In contrast, literature is less conclusive about circumferential strain. The evaluation of GCS in echocardiography is less widely used as it requires additional short-axis recordings, STE literature reports considerable variability which might be caused by echoes from other structures lying in short-axis views. Further studies are needed to assess its clinical value. CMR short-axis cines, on the other hand, are typically of good quality with few problems related to image artifacts so preliminary studies suggest good feasibility of the tracking approach [19]. Longitudinal strain can also be relevant clinically as it is associated with the apical displacement of the mitral annulus. Circumferential strain tends to be more segmentally variable, reflecting local inward motion and thickening. Thus, CMR-FT could potentially distinguish the relative advantages of global or regional circumferential strain measurements. The clinical relevance of deformation imaging is discussed in [18] in relation to different pathological conditions.

An important source of variability in STE was attributed to differences between different vendor machine and software [66]. The existence of software-related variability induced scientific societies (American Society of Echocardiography, ASE, and European Association of Cardiovascular Imaging, EACVI) to call for a standardization of deformation imaging. A first objective has been that of providing a unique common definition of strain parameters agreed by most vendors [26] and explicitly of stating whether results apply to the endocardium or to the entire myocardial muscle. Another important objective has been the comparison of results obtained from the available software on the same groups of subjects in order to verify intra-vendor and inter-vendor reproducibility [34]. This effort is driving the product development of imaging companies to ensure a comparable technological ground where differences are attributable to the accuracy of the proprietary approach and the proposed parameters or visualization options. As an initial result, GLS has been recently included in the guidelines for the evaluation of LV diastolic function by echocardiography [67]. A similar issue is anticipated in CMR-FT where different vendors are offering independently developed solutions whose differences are reflected in the numeric values [19]. These are also likely to require studies of comparability, and hopefully progress towards the optimization and standardization protocols as well as the harmonization between STE and CRM-FT. A potential difficulty is associated with the reluctance of the distributors of commercial post-processing software to explain all details of the methods used, especially in the ongoing process of competitive development.
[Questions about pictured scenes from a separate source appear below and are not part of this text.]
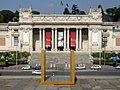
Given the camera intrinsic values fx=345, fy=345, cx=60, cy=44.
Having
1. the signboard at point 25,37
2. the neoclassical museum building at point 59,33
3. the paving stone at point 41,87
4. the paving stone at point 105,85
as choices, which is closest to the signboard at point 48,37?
the neoclassical museum building at point 59,33

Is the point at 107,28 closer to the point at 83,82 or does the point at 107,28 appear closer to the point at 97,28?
the point at 97,28

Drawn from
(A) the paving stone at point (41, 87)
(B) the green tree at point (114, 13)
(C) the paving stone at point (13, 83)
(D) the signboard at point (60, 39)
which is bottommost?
(A) the paving stone at point (41, 87)

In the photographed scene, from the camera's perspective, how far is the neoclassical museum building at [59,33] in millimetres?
104438

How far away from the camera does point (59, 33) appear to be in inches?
4242

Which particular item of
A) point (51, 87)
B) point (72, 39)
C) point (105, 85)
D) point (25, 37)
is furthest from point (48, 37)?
point (51, 87)

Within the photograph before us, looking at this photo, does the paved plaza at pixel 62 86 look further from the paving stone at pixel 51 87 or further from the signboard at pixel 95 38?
the signboard at pixel 95 38

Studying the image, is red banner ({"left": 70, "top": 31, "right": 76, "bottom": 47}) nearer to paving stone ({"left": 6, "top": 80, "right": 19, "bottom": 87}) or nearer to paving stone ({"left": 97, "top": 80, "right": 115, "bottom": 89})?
paving stone ({"left": 97, "top": 80, "right": 115, "bottom": 89})

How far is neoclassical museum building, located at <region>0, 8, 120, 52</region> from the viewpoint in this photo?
104438 millimetres

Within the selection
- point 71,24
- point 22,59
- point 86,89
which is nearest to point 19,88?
point 86,89

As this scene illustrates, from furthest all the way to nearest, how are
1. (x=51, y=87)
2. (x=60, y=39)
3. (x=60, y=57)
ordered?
(x=60, y=39), (x=60, y=57), (x=51, y=87)

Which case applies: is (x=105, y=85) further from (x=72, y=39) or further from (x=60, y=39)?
(x=60, y=39)

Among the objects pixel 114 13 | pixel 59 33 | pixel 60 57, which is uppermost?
pixel 114 13

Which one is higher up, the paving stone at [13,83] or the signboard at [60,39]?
the signboard at [60,39]

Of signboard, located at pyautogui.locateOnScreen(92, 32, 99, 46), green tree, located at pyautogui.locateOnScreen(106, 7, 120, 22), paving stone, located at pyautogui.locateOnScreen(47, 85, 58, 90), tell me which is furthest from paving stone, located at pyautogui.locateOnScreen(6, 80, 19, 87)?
green tree, located at pyautogui.locateOnScreen(106, 7, 120, 22)
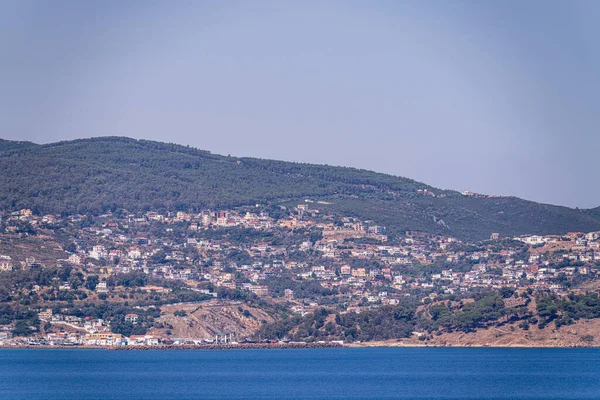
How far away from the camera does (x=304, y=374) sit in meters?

This is understandable, and methods may anyway be complex and in the process of improvement. On the positive side, a commercial operation brings with it the benefits of dedicated, user-friendly product development, distribution and support. However, it may also be worth considering the potential advantages a non-commercial, open-source and research-funded approach to software development. However the field progresses, further refinement of software, more informed use of it, and carefully conducted studies are all likely to be needed for CMR-FT to become reliable and widely accepted for clinical application.
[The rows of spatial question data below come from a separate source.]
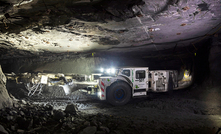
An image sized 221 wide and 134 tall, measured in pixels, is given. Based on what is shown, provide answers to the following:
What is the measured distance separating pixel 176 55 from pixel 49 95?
9856 mm

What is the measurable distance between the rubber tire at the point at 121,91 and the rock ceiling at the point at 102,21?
2489 mm

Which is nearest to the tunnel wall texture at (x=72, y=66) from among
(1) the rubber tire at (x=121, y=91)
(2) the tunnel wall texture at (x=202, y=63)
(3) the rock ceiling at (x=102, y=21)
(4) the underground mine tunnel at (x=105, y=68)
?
(4) the underground mine tunnel at (x=105, y=68)

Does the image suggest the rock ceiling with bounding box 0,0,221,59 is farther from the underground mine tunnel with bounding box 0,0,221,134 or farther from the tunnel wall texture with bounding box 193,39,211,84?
the tunnel wall texture with bounding box 193,39,211,84

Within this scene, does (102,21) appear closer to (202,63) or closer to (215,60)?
(215,60)

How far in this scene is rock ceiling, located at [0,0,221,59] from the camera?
4.19 metres

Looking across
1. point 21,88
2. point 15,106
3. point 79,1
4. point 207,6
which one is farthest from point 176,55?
point 21,88

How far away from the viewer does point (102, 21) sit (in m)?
→ 5.14

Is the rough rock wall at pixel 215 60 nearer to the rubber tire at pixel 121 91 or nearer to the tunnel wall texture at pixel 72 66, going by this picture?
the rubber tire at pixel 121 91

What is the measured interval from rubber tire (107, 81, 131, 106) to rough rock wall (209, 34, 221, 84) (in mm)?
4812

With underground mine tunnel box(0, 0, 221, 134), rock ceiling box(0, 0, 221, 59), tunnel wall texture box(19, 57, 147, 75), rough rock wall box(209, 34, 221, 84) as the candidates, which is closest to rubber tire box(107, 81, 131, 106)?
underground mine tunnel box(0, 0, 221, 134)

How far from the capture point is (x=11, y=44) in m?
7.69

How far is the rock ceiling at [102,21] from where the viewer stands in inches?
165

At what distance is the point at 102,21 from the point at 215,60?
22.0 feet

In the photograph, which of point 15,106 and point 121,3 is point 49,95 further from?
point 121,3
The automated tracking and analysis of tissue motion in cine images is a relatively new and convenient tool which, if used with awareness of its limitations, can provide the clinician with quantitative information and visually informative temporal traces that together can become a valuable support to the diagnostic process. However, tissue tracking is not an exact measurement method and requires knowledge of its underlying methods for informed interpretation. With current technology, global parameters are those that show sufficient reproducibility to be potentially useful as clinical parameters, with measurements of longitudinal and circumferential deformations more reliable than radial ones. Identification and standardization of the most effective available solutions would be desirable to reduce inter-vendor variability and facilitate comparative research.